Cotehele Mill
Cotehele Mill
A part of Cotehele Estate, the Cotehele Mill is a working watermill with associated buildings, set in a wooded area in the Morden Valley. The mill is still in working condition, and visitors can purchase fresh ground flour ground on the premises.
History
We don't know exactly when the first mill was established at Cotehele, but there was almost certainly a mill here in the medieval period. The current mill dates to the 19th century, and has changed very little since the 1930s. In the 1860s the tenants, a family named Langsford, extended the mill, adding a sawmill on one side and a bakery on the other. A second water wheel was added to power the sawmill.

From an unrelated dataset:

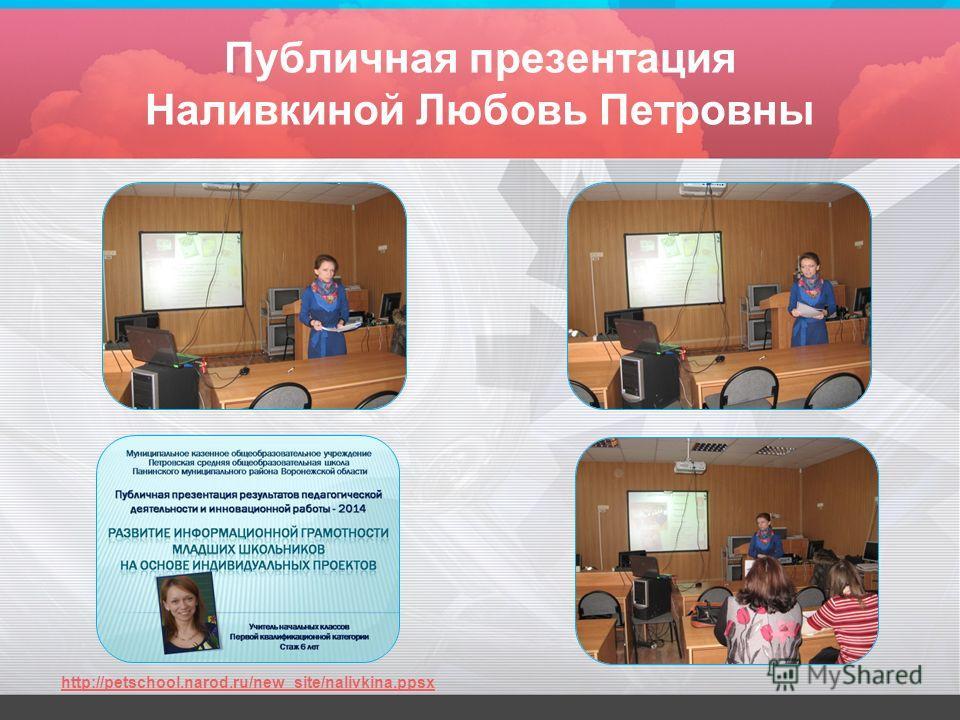 Публичная презентация Наливкиной Любовь Петровны http://petschool.narod.ru/new_site/nalivkina.ppsx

In the 1920s a small-scale hydroelectric scheme was introduced, harnessing the power of the Morden stream to drive the mill wheel. A leat, or channel, runs over 280 metres, bringing the water to a turbine house, where generators produce eletricity. Any unused eletricity is fed into the National Trust grid for use elsewhere, and the water runs back into the Morden, which in turn feeds the River Tamar - nothing is wasted!

By the 1930s it was becoming difficult for small mills like Cotehele to compete with large flour mills, so the Langsford family stopped milling flour for human consumption, and shut down the bakery. They concentrated instead on milling animal feed and improving the sawmill. However, difficult accesss made the Cothele Mill a challenge economically, and in 1964 the last Langsford gave up the long family tenancy at Cotehele Mill.

The mill is accessed by a pleasant, wooded walk from Cotehele Quay, or from Cotehele House (National Trust). During the summer months a shuttle bus operates, taking visitors on a circular route from the mill, house, and quay. On selected days you can see flour being milled.

There is also a display of local tools used and made by carpenters, blacksmiths, saddlers, and wheelwrights. The tools are displayed in separate workshop areas, showing how people lived and worked in the past.

Cotehele Mill grinds about 7 tonnes of wheat, which is then bagged by volunteers and sold in the mill, in local shops, and in the National Trust shop at Cotehele House.